In an effort to maintain my status quo and avoid jumping into a very scary and unknown territory, I quickly began upping my game as a heterosexual and started serially dating men. It was a great way to throw my family off the scent, who by this time had noticed that I was getting disproportionately close to some female friends. This went on for about two or three years, until I fell in love with a woman who returned my affections. Once it was established that she and I would go steady, I started keeping very accurate records of my sexual development in my journals. It was my way of coping with the changes in my life, and the writing helped me process all the new feelings I was having.
During this time, I graduated from university and moved back home, and by then my behavior had changed so much that my parents and sister were left almost completely in the dark concerning the new me. My mother, unable to get through to me to talk, one day went through my journal and found out the truth about everything I was going through. Needless to say, there were a lot of hurt feelings and many family fights took place in our house, which compelled me to move out of my parents’ house and get a place of my own. And that was the second phase of my coming out process.

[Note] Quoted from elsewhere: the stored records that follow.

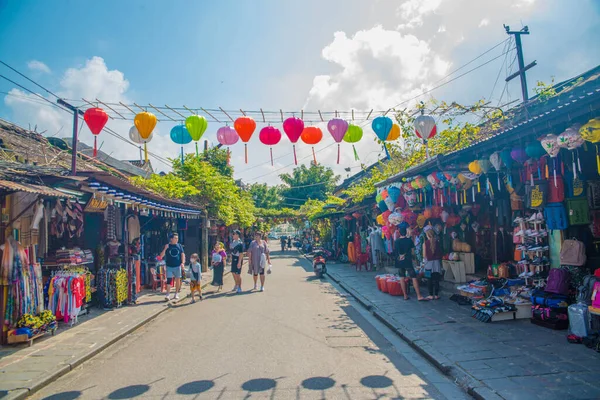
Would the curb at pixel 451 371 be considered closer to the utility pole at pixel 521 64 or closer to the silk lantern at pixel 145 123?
the silk lantern at pixel 145 123

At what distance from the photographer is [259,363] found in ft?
20.2

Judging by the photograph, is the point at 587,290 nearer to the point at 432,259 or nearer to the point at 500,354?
the point at 500,354

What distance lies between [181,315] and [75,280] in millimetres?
2681

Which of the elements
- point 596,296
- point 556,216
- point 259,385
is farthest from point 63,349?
point 556,216

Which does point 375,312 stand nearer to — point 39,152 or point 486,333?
point 486,333

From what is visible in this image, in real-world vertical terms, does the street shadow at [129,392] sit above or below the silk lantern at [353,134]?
below

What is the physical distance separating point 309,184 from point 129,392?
149ft

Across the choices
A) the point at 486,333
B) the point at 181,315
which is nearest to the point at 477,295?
the point at 486,333

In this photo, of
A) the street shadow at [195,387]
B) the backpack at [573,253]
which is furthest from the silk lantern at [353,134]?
the street shadow at [195,387]

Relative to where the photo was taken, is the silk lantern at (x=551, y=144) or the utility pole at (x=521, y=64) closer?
the silk lantern at (x=551, y=144)

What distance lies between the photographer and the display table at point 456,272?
11.0 m

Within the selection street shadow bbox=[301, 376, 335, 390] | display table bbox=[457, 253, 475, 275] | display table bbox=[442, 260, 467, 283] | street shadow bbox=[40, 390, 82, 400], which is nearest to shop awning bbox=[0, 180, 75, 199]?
street shadow bbox=[40, 390, 82, 400]

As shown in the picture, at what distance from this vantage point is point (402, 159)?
56.6ft

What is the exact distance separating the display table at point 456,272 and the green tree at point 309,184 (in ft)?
126
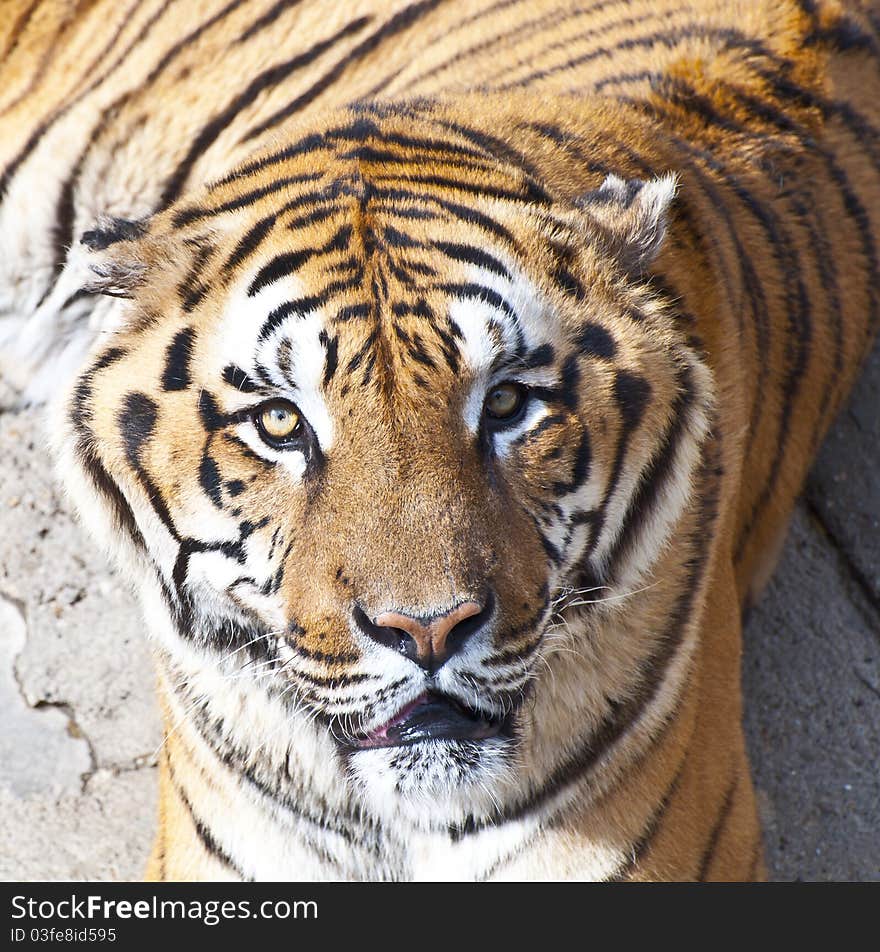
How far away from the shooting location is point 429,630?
137cm

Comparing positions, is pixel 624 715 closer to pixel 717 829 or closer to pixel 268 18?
pixel 717 829

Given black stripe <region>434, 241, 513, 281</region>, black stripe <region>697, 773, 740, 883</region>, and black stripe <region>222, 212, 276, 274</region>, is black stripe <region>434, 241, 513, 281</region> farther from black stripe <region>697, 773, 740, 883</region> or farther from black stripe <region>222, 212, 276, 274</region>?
black stripe <region>697, 773, 740, 883</region>

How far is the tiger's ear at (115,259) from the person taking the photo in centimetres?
156

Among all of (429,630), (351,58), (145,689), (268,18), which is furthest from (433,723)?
(268,18)

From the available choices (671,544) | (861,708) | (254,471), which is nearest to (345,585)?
(254,471)

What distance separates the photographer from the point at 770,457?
7.40 ft

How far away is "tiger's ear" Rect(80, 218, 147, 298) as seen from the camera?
1.56 metres

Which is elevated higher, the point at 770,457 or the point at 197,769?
the point at 770,457

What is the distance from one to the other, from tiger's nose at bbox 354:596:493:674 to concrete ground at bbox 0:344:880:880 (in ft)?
3.52

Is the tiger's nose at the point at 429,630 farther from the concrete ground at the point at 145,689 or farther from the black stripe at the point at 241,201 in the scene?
the concrete ground at the point at 145,689

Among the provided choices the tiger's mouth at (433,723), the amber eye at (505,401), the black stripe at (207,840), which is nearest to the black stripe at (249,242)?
the amber eye at (505,401)

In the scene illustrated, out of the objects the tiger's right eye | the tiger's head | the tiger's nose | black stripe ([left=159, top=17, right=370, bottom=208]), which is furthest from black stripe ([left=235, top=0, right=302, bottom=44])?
the tiger's nose

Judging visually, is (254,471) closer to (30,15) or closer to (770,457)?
(770,457)
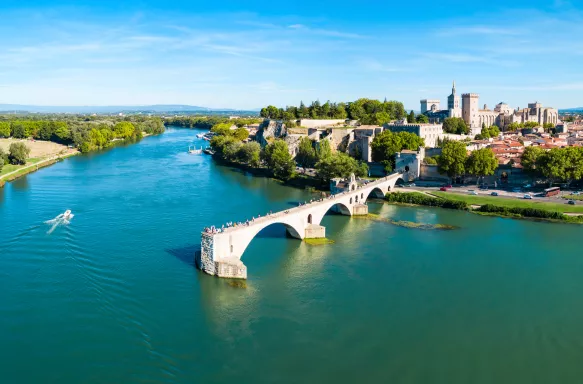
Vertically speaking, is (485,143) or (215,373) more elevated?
(485,143)

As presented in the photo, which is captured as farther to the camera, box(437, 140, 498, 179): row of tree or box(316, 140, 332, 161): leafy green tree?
box(316, 140, 332, 161): leafy green tree

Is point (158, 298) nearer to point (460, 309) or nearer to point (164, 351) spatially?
point (164, 351)

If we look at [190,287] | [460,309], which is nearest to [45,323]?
[190,287]

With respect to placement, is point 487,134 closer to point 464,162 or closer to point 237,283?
point 464,162

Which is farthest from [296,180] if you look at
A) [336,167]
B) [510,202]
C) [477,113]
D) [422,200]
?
[477,113]

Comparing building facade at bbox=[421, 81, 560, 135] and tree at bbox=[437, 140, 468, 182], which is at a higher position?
building facade at bbox=[421, 81, 560, 135]

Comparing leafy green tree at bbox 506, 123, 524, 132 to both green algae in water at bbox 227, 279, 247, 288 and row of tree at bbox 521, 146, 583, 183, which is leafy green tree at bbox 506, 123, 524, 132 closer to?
row of tree at bbox 521, 146, 583, 183

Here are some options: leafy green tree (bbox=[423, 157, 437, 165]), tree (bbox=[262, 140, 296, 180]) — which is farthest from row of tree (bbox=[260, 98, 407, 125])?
leafy green tree (bbox=[423, 157, 437, 165])
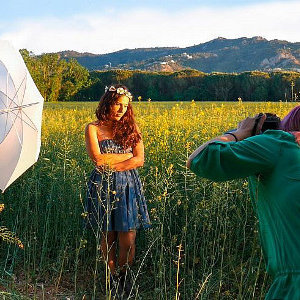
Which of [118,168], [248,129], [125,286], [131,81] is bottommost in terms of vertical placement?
[125,286]

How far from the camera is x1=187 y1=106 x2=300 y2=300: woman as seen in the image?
1.48m

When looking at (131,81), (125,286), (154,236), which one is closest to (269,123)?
(154,236)

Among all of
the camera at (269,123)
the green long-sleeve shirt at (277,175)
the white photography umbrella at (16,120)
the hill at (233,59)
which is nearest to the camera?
the green long-sleeve shirt at (277,175)

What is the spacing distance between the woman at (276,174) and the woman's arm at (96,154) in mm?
2102

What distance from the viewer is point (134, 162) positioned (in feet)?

Though my parents never threatened disowning me, it took them a very long time to come to terms with my sexuality. It helped that I was with the same woman for a decade, and our families knew of each other. Looking back, I really think moments of growth did not come during fights; they came when we were utterly exhausted from yelling and talking over each other. I remember one particular time when I had a particularly difficult fight with my mother, but somehow, we were able to get through to each other after calming down. My mother changed dramatically after that fight, and our relationship has continued to strengthen in the past ten years.
Looking back, the moral of my coming out story is that you have to be brave enough to fight for who you are but also be patient enough to listen and explain yourself. Sometime I thank myself for persevering, and I feel blessed that I was able to accomplish peace with my family and friends.
– Mel Saroyan
This Too Shall Pass
I was struggling, really struggling with a lot of things related to my sexuality, life-style, and thoughts about what my future would hold. I was living day-by-day in a sad state of being. I was sad because I was living a total lie. I was lying to everybody about everything. The part that bothered me most was that I was lying to my mother and my brother (the two people that I loved most), and that even though they loved me and we lived under the same roof, they didn’t know me at all. I was sad too because I thought if they got to know the real me, they would be disappointed in me. This was very difficult for me because I was always a high-achiever and made my family proud of my accomplishments. The mere thought of disappointing them was dreadful to me. We were a close family, cared for one another a lot, and had many happy times; however, there was a thick black cloud over my head that I couldn’t shake. I’m not going to share every detail, but I came out to my brother and immediately felt the lifting of the “black cloud”. I remember going out for a walk with him and crying uncontrollably. I was crying so hard that I was shaking and could barely keep my balance. My brother first looked worried, but when I told him that I have to tell him something about me, he gave an awkward smile, and held me tight with his arms stretched out and looked right at me and said “I know. But I want you to tell me anyway.” I was having difficulty speaking, but he kept telling me that I was o.k. and things were o.k. and that he wanted to hear me say my story. As we walked around the block a few times, he asked questions, used a lot of humor, and was very supportive and loving. About a year later, he helped me come out to my mom. When we told mom, my mom said that she always knew.
Everybody who has come out, has a very personal story. The stories are all different and fall within a spectrum of absolute horrid and dangerous stories to stories of celebrations and triumphs. What I have learned through my own coming out, in hearing my friends and their stories, and as a marriage and family therapist through my career, is that the struggles are real, and those struggles pass and become easier. The coming out process is usually difficult, sometimes painful, but eventually the wounds heal and there are great outcomes. While I have never met anyone who has in the long-run regretted coming out, I’d advise anyone wanting to do so to take slow steps, and prepare in case things don’t go well intially. Even though the times have changed, and we believe that life and maneuvering through obstacles have become easier for LGBTQ individuals, that is not always the case in all communities and families. Preparing could be surrounding oneself with supportive friends or family members, getting professional mental health services, joining support groups, and having money set aside for financial independence. There is helpful information out there and lots of supportive organizations that can help.
My message to those trying to come out : You are not alone and if you are going through difficult times, remember “This too shall pass.”